## Consigne
Veuillez recopier le passage du texte sur les prévisions du temps situé entre « Les informations dont » et « plus étroites limites. », bornes incluses, en substituant « service météorologique » à « bureau météorologique ».

Les informations dont le bureau météorologique disposait alors étaient trop restreintes, et la méthode employée tenait trop à ce qu’on peut appeler la divination pour que ses prévisions pussent être étendues à deux jours et plus ; aussi, à la suite de critiques assez justes, on dut rentrer, comme nous le montrerons plus tard, dans de plus étroites limites.

Pour ajouter à l’utilité des dispositions que nous venons d’indiquer, l’amiral imagina un système de signaux de jour et de nuit, formés par des cylindres et des cônes ou bien de fanaux diversement combinés, qui étaient hissés dans les ports au haut d’un mât pour avertir les marins de l’approche des tempêtes ou du moins de l’existence d’un état dangereux du temps.

## Extrait des données

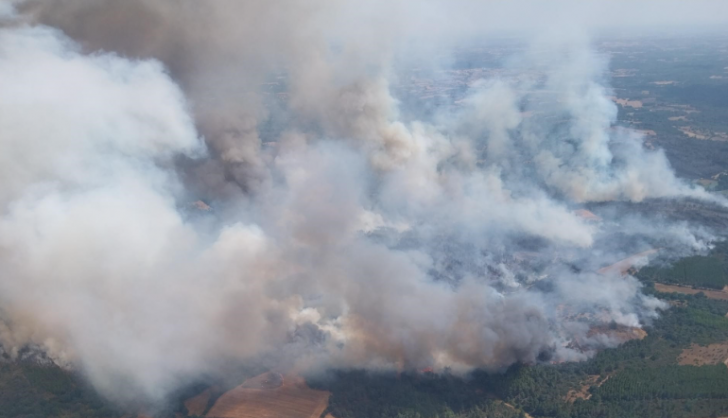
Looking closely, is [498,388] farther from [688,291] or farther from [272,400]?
[688,291]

## Résultat
Les informations dont le service météorologique disposait alors étaient trop restreintes, et la méthode employée tenait trop à ce qu’on peut appeler la divination pour que ses prévisions pussent être étendues à deux jours et plus ; aussi, à la suite de critiques assez justes, on dut rentrer, comme nous le montrerons plus tard, dans de plus étroites limites.